The Pentagon described its 152-page report to Congress as a "sober" evaluation of progress in the more than 8-year-old war. In addition to shortfalls, it flagged gains like increased pressure on the Taliban and improved Afghan views of their own security.
Overall, it said there were real signs of progress.
Released ahead of Karzai's May 10-14 visit to Washington, the report put a spotlight on extensive U.S. concerns about the Afghan government as NATO tries to turn the tide in its battle against the Taliban.
Perceived corruption, U.S. officials say, is a persistent problem that undermines NATO efforts to win the confidence of Afghans and sideline the Taliban.
"While Afghanistan has achieved some progress on anti-corruption ... real change remains elusive and political will, in particular, remains doubtful," the report said.
The Pentagon said the population supports the Kabul-based government in only 29 of the 121 Afghan districts considered most strategically important in the war effort.
A senior defense official, speaking on condition of anonymity, said "a majority of the people are on the fence" in those areas.
"The objective is to move those people who are on the fence in the direction of the government," the official added.
Karzai has riled Washington in recent weeks by accusing Western countries and officials of perpetrating election fraud in Afghanistan, and by saying there was a fine line between cooperation and occupation.
The two countries have since sought to play down tensions, with U.S. President Barack Obama recently expressing confidence in Karzai's ability to stabilize his country.
Questions over the relationship come at an awkward time, when U.S.-led forces are preparing the biggest operation of the war to regain full control of the southern city of Kandahar, Karzai's home town and heartland of the Taliban.
PROGRESS AGAINST TALIBAN
The report cited a lack of trainers for Afghan police and army forces that could cast doubt on U.S. plans to hand over security authority to the Afghans.
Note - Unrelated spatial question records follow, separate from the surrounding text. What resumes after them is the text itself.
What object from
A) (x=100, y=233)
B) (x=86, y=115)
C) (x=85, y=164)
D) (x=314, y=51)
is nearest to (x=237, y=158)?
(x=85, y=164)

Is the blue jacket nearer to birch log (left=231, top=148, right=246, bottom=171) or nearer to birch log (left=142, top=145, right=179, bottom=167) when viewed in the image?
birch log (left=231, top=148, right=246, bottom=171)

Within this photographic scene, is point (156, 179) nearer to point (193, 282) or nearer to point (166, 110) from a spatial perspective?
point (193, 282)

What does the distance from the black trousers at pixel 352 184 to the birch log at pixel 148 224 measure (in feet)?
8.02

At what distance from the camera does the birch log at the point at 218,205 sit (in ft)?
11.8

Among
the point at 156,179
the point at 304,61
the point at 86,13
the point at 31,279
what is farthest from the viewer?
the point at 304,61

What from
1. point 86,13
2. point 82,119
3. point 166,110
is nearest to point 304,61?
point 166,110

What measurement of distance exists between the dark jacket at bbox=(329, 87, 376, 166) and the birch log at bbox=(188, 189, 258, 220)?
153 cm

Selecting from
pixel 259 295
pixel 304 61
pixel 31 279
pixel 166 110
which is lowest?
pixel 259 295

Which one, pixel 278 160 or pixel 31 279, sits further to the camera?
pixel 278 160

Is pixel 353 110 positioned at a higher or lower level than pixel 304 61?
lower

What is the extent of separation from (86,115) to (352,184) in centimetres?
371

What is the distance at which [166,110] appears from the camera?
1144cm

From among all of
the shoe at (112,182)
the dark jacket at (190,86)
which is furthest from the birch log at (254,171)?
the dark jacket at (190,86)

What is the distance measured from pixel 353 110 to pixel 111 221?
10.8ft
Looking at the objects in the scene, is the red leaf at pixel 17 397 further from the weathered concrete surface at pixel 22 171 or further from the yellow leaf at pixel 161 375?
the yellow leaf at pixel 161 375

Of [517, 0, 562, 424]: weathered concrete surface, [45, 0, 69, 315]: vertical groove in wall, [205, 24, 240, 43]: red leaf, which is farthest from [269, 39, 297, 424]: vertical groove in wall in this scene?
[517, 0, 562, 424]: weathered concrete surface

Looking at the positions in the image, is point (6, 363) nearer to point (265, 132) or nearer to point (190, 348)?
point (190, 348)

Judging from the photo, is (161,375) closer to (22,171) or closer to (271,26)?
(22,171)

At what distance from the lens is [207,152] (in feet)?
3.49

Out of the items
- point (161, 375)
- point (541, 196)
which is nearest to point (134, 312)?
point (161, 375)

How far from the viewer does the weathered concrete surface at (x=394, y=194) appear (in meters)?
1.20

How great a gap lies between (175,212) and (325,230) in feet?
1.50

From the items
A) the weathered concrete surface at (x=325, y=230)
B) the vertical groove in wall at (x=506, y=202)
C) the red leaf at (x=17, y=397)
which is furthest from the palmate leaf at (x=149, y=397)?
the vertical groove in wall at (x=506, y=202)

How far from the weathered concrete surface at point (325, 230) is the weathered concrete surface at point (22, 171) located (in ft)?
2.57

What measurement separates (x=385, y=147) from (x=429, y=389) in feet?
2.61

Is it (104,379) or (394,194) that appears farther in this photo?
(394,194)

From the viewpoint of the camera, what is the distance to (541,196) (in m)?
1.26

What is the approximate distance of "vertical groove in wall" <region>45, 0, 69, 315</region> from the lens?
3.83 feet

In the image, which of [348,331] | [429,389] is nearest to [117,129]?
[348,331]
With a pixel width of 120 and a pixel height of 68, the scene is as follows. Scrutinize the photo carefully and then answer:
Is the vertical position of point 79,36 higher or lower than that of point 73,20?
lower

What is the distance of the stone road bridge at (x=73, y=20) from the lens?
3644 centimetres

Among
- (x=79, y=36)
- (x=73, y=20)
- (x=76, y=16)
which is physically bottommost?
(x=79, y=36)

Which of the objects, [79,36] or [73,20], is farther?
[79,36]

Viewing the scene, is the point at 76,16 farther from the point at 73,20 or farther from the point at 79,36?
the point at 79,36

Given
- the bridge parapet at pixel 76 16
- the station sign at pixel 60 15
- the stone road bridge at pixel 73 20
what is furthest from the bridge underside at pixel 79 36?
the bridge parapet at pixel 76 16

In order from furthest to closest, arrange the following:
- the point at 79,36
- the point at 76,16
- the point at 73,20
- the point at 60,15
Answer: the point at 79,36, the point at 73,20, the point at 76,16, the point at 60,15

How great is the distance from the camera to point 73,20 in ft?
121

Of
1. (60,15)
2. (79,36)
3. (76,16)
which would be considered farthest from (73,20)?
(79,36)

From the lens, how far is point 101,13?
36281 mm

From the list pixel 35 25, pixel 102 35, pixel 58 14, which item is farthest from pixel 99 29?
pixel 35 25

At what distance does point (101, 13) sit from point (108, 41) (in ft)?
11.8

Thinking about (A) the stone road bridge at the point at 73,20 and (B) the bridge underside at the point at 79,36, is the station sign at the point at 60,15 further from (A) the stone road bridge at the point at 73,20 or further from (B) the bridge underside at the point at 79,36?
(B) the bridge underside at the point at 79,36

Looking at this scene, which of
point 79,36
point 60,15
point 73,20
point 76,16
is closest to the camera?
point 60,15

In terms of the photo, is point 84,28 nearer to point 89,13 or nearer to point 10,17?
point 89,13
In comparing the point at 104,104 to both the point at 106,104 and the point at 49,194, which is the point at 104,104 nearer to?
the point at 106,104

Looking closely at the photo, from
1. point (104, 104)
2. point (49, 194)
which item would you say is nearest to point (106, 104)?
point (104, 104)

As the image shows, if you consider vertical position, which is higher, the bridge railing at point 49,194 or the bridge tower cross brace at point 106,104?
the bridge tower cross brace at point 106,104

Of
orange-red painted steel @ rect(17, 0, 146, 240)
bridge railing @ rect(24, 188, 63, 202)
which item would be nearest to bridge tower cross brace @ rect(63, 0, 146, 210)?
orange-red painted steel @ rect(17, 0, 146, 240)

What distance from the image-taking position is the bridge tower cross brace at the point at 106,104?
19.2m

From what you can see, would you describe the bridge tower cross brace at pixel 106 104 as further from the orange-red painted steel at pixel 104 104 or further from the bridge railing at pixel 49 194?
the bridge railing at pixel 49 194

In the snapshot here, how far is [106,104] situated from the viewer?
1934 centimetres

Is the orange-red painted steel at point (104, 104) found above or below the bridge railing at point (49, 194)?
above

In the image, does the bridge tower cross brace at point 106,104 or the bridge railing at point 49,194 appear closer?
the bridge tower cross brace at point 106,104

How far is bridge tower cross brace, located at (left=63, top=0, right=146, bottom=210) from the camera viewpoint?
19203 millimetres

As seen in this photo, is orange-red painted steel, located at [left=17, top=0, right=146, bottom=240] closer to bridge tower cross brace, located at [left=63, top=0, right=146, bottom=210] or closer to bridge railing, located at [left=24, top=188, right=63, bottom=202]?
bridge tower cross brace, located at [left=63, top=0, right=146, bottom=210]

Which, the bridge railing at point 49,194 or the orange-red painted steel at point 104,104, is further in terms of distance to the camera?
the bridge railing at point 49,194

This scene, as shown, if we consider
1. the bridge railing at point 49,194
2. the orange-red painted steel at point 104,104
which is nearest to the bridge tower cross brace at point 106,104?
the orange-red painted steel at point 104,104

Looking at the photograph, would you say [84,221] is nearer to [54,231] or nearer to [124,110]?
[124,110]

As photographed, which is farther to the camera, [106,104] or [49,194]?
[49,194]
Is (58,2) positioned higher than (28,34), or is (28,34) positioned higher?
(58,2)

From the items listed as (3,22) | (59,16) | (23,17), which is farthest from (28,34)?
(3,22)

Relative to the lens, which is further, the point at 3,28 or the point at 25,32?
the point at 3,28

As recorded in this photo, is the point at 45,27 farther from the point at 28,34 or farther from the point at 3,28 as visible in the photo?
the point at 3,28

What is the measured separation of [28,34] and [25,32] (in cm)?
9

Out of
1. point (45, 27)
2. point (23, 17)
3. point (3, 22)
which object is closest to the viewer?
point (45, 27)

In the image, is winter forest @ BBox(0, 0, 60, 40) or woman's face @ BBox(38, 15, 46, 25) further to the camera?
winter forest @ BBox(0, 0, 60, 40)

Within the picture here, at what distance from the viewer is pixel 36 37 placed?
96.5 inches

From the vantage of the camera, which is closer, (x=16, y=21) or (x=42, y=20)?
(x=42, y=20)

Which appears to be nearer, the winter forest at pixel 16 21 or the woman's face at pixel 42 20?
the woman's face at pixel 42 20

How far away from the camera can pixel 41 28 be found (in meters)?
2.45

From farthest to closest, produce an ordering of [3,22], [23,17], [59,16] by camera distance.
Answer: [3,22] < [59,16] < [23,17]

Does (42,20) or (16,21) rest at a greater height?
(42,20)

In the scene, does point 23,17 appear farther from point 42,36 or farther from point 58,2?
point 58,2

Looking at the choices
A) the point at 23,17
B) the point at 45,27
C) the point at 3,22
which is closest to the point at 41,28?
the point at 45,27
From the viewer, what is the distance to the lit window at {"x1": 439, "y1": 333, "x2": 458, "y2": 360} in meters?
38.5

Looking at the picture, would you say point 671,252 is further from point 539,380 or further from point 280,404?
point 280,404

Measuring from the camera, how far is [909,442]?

Obama wants Afghan forces to begin taking over security responsibility so U.S. troops can start a gradual withdrawal in mid-2011.
But the Pentagon also noted that Taliban insurgents were coming under "unprecedented pressure" leading to tension and sporadic dips in morale.
"From the insurgents' perspective, this strain has been compounded by the recent high-profile arrests of several Pakistan-based insurgent leaders by Pakistani authorities and removal of many Afghanistan-based commanders," it said.
It also flagged opinion polls showing that Afghan people believe that their security situation was improving, despite an increase in violence.
"After a number of years of things moving in the wrong direction ... we are no longer moving in the wrong direction and there are signs we are moving in the right direction," the senior U.S. defense official told reporters at the Pentagon.
Recent arrests by Pakistan of Afghan Taliban leaders, including the group's No. 2, Mullah Abdul Ghani Baradar, have "increased insurgent leaders' concern over the security of their safe havens" and created financial and logistical problems, the report said.
The senior U.S. defense official said the arrests have produced "a lot of concerned chatter" among Taliban sympathizers in Afghanistan, but added, "I've not seen anything to indicate ... that there is a leadership crisis in the Taliban."